Ex-home of a Dutch ambassador to Ireland sees €95,000 drop in price
Providence Manor Leap, West Cork: €450,000
West Cork was in the news recently when two out of the three new Michelin stars awarded to Ireland for 2019 went to Mews in Baltimore and The Chestnut in Ballydehob, with the third going to Takashi Miyazaki's ichigo ichie in Cork City. It was an affirmation of what food folk have known for years - that Co Cork is the true food capital of Ireland.
For gourmets on the hunt for a residence within striking distance of plenty of good eating, with the potential of built-in additional income as a bonus - tourism (including food tourism) is on the up in these parts - then Dr Peter Moore's interesting property at Providence Manor, near the vibrant village of Leap (pronounced 'lepp') will be of interest.
Born in South Africa of Irish parents, Peter spent his career as a medical doctor working all around over the world, including South Korea. He always planned to retire to Ireland and wanted a 'two in one' property that could also accommodate his sister and her husband, in an independent home on the same site.
"I didn't want to be in Dublin, because that's just another big city," he explains, "but I did want to be close to an airport because of connectivity. So, I settled on Cork because of the frequent flights to Heathrow and started looking for suitable properties within an hour's commute of the airport. Providence Manor was only one of three or four properties that ticked all the boxes, and I purchased it nine years ago."
Peter set about a full refurbishment that involved effectively gutting the property and re-doing the roof, floors, plumbing, electrics and central heating. He installed underfloor heating in most of the rooms and put in PVC double-glazed windows. He also used a German system of exterior insulation that adds a four-inch thick layer to the outer walls, which are then rendered.
The result is two comfortable adjacent homes in excellent condition on the same site. The main house, to the left in the photograph, has a sunroom, sitting room, kitchen, bathroom and bedroom on the ground floor. The sitting room has a large inglenook fireplace with a multi-fuel stove and there are beamed ceilings and other features sympathetic to the property's farmhouse origins. Upstairs, there are two bedrooms, one of which is en-suite.
The smaller guest annex has a sitting room, kitchen, utility room, double bedroom, bathroom and mezzanine area that could be used either as sleeping accommodation or a home office. This has obvious rental potential.
Providence Manor, which was once home to the Dutch ambassador to Ireland, dates from the early 1900s and is said to have operated as a safe house during the War of Independence. During the renovations of the upstairs part of the main house, workers found a false wall that appeared to conceal a hiding place and there are rumours that Michael Collins was one of those who were hidden here.
"Neighbours have told me that the building that is now the second house used to be a barn and was used for informal court hearings when they brought in informers," says Peter.
Outside there is a detached four-car garage that could perhaps be used for other purposes, subject to planning permission, and additional outbuildings that could be converted into additional accommodation. The beautifully landscaped gardens have clearly been a labour of love for Peter. There's a sunny south-west facing patio, a glasshouse, raised beds and a hen coop, and Peter is able to harvest fruit and berries without having to leave the plot.
"Even though it's a very countrified setting," he says, "Leap is only 3km away and there are some great bars and restaurants there, including the Harbour Bar and the Leap Inn. There are gorgeous beaches for walking dogs - my favourite is Owenahincha, near Roscarberry, Glandore is a 10-minute drive and, in Union Hall we have the best fish shop in the country. It's a great place to live."

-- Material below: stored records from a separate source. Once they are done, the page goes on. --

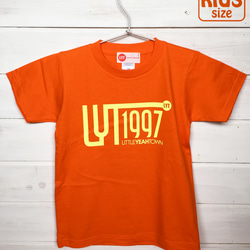 LYT1997 Kids Tシャツ 1枚目の画像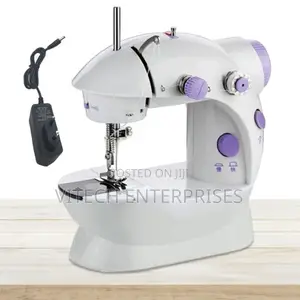 Mini Electric Sewing Machine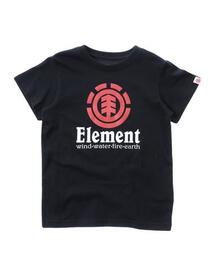 Футболка Element 12170128mx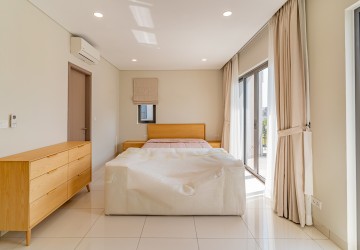 4 Bedroom Villa For Rent - Borey Chankiri, Preaek Kampues, Phnom Penh thumbnail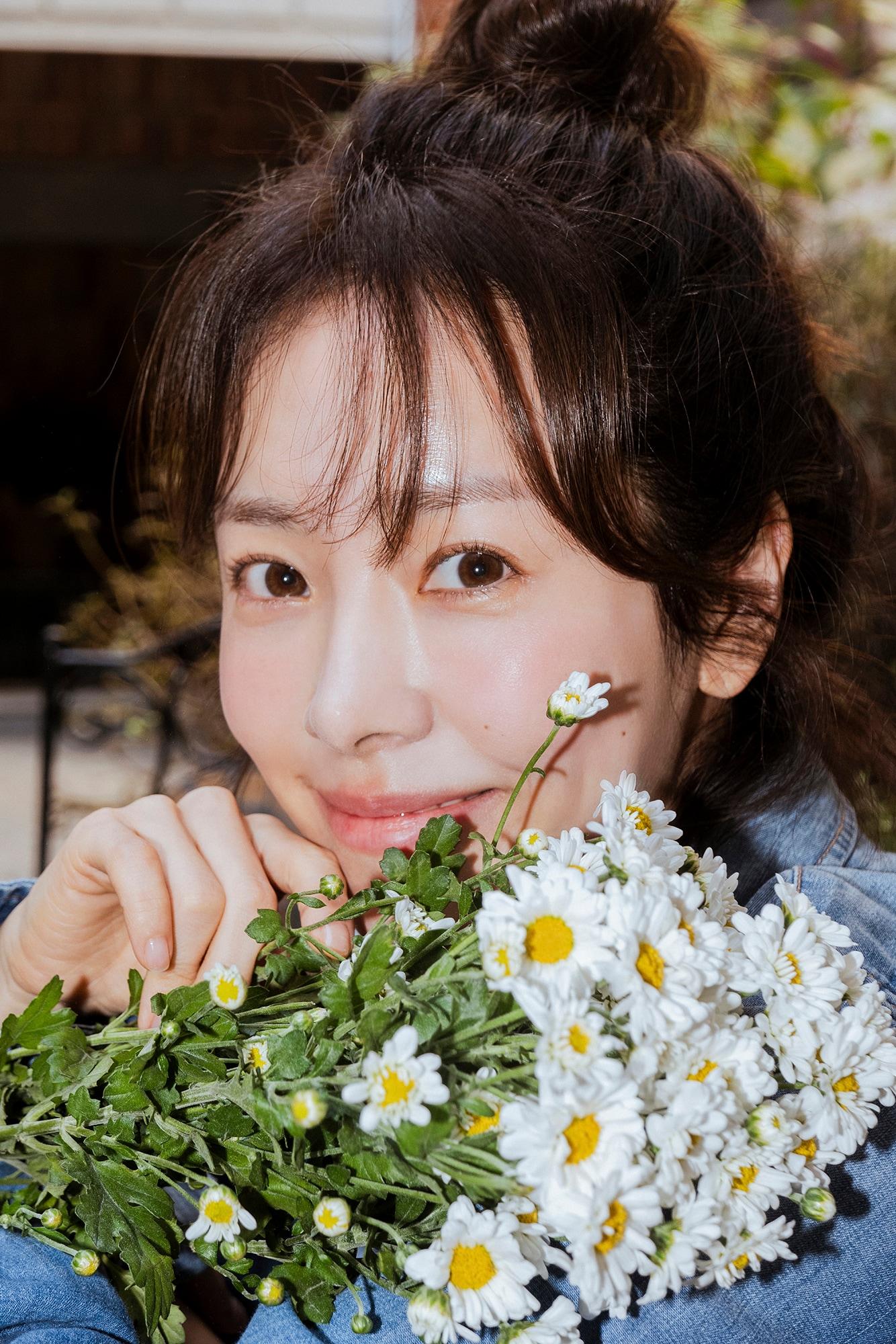 본문 이미지 - 한지민/BH엔터테인먼트 제공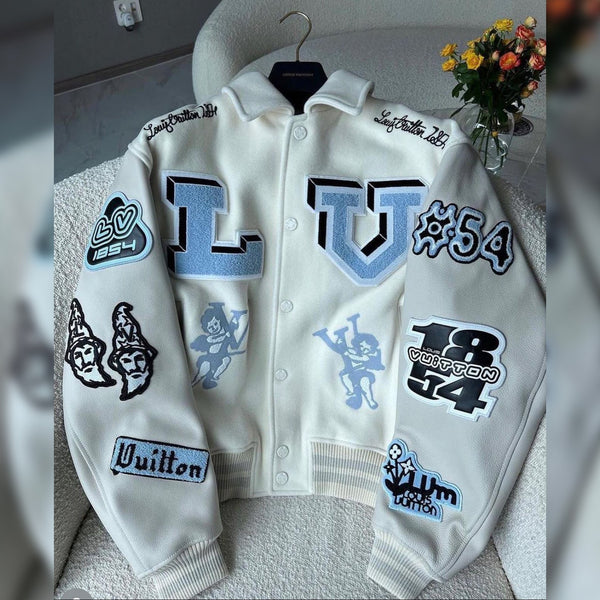 Winter Jacket For Men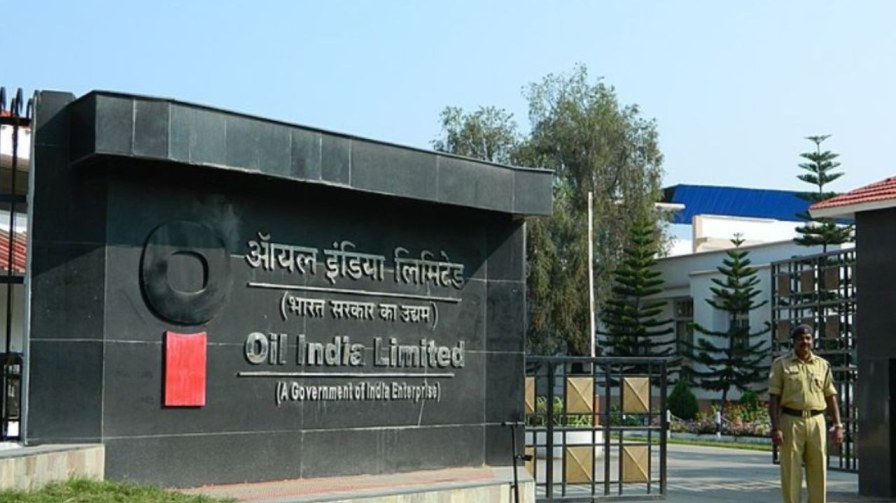 Oil India Limited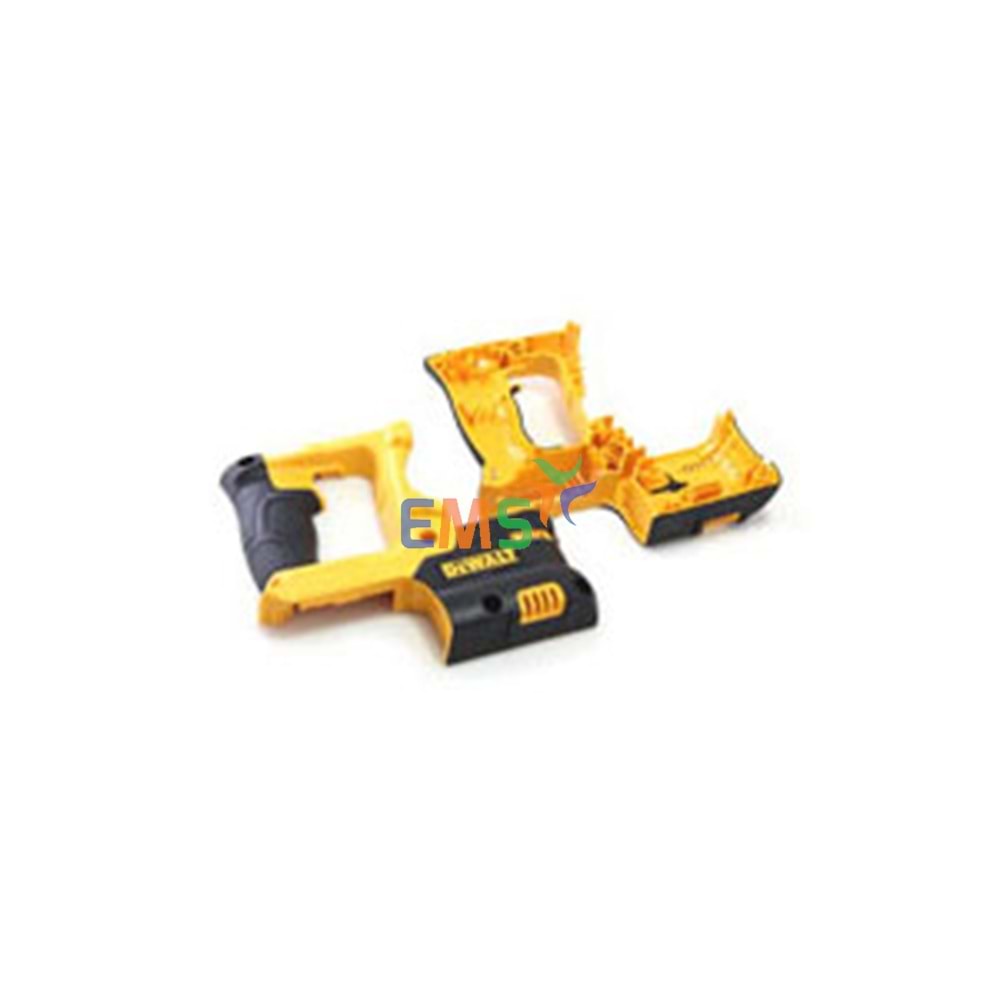 Dewalt DCH253 Şarjlı Kırıcı Gövde N288221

Peter says that he is a very bad golfer, so has little use for the courses in the area, and neither is he a sailor, unlike many of his neighbours, who relish the delights of the summer season. Now that Peter's sister and her husband have moved to be closer to their grandchildren, Peter is keen to downsize.
Providence Manor was formerly on the market with another agent asking €545,000, against which the current €450,000 looks to be a significant reduction. It's yet another example of the value to be found outside Dublin and the capital's sprawling commuter belt.